Say how many lines of the listing below include the word "variable", with no other output.

→ **Information**
[Start of section]
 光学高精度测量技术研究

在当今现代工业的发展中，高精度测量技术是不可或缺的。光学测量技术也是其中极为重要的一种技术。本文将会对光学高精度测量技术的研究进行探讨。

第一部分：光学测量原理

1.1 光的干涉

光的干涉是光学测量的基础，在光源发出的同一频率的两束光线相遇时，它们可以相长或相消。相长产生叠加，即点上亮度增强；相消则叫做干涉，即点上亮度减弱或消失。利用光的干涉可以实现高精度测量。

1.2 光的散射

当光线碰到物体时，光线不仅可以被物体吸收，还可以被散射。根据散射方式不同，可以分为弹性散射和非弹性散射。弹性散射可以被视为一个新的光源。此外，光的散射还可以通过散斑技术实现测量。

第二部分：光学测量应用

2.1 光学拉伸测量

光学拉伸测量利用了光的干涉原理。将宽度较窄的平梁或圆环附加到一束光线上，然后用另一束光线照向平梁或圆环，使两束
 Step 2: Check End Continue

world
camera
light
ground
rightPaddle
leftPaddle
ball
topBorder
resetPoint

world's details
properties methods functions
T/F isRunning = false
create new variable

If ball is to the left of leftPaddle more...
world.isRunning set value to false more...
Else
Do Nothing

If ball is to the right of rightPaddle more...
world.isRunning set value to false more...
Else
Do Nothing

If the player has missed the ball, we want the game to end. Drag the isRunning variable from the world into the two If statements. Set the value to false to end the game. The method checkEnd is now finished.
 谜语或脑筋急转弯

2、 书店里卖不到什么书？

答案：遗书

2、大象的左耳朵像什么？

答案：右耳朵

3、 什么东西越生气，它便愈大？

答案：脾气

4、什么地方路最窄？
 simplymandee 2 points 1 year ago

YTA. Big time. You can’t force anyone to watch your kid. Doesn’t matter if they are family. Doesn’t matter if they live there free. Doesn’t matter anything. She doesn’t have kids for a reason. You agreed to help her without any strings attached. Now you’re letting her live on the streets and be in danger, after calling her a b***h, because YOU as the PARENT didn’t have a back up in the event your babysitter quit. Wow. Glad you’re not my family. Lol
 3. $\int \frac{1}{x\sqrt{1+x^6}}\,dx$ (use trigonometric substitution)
[End of section]
→ **Expected answer**
2